| Exercise |
Where the records hold the string "sans", show the whole line it sits on.

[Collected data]
=== Section Start ===

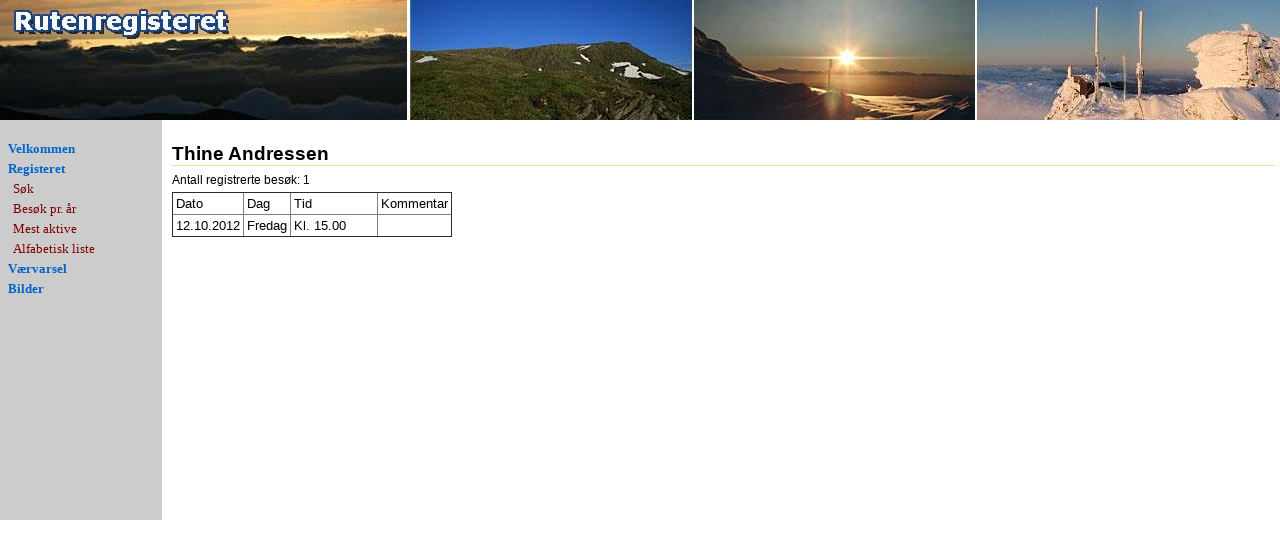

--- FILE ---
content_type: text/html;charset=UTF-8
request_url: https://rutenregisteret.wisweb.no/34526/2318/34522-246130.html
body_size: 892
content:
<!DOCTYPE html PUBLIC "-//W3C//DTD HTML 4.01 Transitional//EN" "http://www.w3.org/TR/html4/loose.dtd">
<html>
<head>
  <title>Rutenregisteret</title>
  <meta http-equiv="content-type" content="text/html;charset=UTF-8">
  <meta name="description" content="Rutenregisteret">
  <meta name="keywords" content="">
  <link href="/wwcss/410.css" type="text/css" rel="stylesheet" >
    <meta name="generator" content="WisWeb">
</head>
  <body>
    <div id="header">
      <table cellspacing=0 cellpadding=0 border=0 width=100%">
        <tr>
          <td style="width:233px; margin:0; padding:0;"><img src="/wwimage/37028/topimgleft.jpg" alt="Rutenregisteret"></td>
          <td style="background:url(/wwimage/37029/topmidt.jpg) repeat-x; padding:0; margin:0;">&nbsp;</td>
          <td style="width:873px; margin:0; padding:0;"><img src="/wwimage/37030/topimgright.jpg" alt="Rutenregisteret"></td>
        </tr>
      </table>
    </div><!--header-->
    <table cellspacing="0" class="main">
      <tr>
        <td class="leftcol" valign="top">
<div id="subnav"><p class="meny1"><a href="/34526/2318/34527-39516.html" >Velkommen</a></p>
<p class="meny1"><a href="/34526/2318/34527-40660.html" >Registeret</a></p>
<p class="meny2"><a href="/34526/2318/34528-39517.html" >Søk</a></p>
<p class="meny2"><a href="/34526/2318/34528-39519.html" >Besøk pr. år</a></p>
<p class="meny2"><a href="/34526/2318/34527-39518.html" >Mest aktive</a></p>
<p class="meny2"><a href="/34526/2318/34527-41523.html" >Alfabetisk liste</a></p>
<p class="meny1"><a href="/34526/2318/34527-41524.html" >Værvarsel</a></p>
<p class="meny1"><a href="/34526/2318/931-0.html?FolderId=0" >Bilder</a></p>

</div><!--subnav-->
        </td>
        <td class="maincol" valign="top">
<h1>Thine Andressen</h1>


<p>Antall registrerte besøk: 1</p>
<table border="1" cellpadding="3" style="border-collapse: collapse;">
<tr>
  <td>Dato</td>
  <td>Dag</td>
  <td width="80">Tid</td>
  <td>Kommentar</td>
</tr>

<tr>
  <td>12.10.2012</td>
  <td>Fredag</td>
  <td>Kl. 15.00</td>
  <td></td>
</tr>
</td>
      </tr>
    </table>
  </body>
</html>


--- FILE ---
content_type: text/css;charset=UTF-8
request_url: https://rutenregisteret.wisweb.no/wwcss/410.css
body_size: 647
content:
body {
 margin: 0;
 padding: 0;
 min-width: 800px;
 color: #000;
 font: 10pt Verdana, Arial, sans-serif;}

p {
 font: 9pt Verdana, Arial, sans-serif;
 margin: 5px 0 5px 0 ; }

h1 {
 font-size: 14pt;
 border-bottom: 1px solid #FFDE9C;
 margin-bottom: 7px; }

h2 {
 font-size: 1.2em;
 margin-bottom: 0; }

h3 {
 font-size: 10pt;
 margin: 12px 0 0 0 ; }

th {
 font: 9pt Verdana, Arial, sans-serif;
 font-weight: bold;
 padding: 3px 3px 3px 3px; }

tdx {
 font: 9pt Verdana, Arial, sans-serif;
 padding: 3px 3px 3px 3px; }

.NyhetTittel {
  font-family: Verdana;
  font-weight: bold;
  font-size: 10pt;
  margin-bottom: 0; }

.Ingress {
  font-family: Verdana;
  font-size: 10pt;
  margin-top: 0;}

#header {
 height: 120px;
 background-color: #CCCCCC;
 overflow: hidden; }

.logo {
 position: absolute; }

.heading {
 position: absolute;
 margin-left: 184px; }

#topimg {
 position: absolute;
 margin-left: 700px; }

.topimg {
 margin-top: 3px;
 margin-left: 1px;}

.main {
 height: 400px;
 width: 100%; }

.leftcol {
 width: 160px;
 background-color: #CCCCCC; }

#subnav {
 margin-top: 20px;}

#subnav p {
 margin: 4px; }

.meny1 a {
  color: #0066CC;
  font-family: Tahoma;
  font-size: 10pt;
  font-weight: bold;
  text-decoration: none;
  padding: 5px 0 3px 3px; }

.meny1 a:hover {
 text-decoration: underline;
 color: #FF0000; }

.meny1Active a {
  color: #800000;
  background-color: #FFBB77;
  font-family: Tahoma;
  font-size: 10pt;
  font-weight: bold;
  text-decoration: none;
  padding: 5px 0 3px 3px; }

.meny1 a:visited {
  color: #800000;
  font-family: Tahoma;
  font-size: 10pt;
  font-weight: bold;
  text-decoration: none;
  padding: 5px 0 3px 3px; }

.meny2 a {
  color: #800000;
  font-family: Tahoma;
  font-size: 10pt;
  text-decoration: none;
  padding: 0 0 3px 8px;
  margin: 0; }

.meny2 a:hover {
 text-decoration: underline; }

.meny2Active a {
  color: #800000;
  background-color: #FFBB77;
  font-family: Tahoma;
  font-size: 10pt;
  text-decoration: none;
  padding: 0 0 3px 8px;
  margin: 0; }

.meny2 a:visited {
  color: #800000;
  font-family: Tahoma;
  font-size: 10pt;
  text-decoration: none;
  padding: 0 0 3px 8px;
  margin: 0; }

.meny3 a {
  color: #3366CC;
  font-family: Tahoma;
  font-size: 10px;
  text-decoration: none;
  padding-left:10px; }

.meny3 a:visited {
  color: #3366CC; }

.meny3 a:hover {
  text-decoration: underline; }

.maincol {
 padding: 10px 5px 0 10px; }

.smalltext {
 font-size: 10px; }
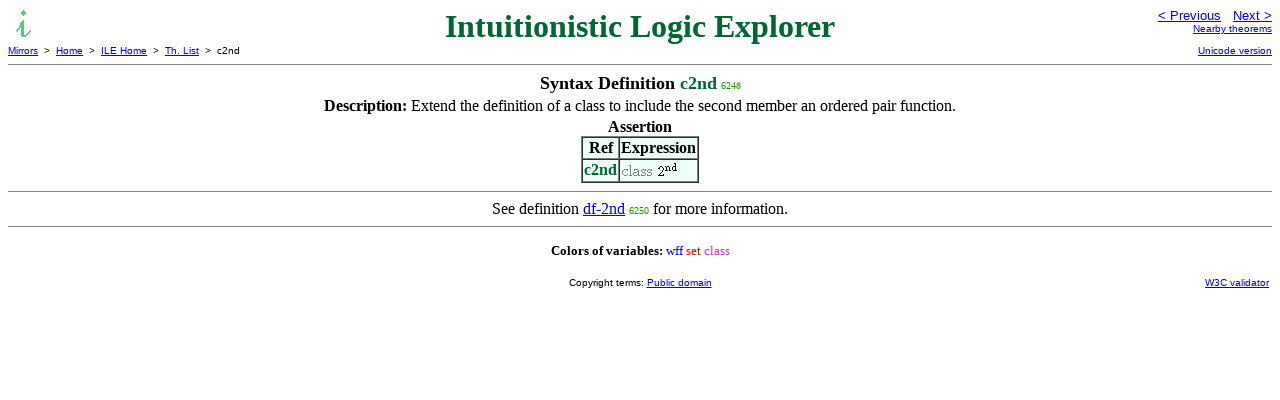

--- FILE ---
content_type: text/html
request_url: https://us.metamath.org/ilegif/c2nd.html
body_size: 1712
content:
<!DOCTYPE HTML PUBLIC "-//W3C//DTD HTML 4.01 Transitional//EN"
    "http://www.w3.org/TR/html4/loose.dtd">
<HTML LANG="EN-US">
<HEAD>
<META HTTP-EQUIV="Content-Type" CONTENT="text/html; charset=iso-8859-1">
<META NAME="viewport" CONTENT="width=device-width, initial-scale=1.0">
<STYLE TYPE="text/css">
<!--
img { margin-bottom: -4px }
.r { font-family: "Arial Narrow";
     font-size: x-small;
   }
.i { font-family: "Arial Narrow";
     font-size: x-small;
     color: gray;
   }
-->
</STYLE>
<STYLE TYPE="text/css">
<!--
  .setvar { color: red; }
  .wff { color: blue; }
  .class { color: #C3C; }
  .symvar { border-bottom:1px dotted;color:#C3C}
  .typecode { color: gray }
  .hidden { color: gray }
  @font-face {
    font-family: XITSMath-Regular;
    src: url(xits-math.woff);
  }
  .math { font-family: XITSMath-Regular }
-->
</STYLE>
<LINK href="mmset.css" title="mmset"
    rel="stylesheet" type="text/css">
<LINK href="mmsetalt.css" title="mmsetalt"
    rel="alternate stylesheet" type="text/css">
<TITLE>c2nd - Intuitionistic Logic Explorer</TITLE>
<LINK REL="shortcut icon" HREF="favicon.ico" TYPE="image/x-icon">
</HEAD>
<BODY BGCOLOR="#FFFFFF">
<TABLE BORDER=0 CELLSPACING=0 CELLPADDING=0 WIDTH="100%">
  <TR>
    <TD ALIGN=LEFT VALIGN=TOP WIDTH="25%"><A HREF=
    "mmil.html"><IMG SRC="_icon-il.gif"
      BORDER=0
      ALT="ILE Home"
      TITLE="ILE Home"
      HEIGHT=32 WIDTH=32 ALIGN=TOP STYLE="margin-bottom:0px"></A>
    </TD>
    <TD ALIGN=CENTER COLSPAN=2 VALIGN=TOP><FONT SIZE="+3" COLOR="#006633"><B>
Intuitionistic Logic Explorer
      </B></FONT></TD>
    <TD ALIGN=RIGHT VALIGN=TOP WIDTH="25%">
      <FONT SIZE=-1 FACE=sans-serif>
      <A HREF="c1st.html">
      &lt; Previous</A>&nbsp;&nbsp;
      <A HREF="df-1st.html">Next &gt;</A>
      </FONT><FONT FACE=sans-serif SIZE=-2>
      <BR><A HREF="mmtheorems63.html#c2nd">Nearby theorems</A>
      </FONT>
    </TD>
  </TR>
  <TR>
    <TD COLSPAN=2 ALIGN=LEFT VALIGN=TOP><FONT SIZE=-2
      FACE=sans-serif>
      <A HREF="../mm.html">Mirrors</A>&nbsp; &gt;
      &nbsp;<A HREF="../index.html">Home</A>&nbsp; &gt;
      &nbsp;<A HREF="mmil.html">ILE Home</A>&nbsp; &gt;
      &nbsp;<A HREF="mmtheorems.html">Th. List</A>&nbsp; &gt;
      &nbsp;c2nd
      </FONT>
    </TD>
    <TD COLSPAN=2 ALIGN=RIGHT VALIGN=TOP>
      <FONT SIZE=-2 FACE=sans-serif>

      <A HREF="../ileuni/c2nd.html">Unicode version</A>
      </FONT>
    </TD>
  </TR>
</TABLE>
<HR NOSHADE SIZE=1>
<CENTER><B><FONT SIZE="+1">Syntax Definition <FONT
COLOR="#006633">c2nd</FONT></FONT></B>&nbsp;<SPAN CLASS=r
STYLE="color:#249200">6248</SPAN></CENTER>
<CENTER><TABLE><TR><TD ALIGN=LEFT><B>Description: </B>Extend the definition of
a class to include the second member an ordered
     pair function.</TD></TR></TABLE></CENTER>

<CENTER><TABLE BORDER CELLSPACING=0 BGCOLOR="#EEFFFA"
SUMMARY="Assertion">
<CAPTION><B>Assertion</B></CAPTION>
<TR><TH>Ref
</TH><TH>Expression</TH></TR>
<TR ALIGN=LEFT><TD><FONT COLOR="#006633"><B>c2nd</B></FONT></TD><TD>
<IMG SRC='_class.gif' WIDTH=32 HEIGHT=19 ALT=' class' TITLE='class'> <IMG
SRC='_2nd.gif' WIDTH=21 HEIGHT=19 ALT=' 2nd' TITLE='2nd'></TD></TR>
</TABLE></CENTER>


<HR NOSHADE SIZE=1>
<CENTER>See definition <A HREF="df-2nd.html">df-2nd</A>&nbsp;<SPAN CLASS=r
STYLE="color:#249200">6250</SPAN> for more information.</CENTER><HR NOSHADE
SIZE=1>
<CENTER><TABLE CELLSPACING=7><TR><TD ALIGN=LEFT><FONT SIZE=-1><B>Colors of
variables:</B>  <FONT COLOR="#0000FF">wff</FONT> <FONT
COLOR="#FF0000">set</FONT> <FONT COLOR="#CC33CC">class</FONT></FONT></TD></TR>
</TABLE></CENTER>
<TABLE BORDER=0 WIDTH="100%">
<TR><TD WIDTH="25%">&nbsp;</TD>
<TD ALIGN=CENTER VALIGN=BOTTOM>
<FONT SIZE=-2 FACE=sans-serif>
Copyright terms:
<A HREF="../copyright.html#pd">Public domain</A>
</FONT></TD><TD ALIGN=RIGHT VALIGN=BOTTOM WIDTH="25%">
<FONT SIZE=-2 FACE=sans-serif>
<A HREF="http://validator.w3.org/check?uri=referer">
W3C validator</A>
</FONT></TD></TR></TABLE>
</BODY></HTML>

=== Section End ===

| Response area |
 font: 10pt Verdana, Arial, sans-serif;}
 font: 9pt Verdana, Arial, sans-serif;
 font: 9pt Verdana, Arial, sans-serif;
 font: 9pt Verdana, Arial, sans-serif;
      <FONT SIZE=-1 FACE=sans-serif>
      </FONT><FONT FACE=sans-serif SIZE=-2>
      FACE=sans-serif>
      <FONT SIZE=-2 FACE=sans-serif>
<FONT SIZE=-2 FACE=sans-serif>
<FONT SIZE=-2 FACE=sans-serif>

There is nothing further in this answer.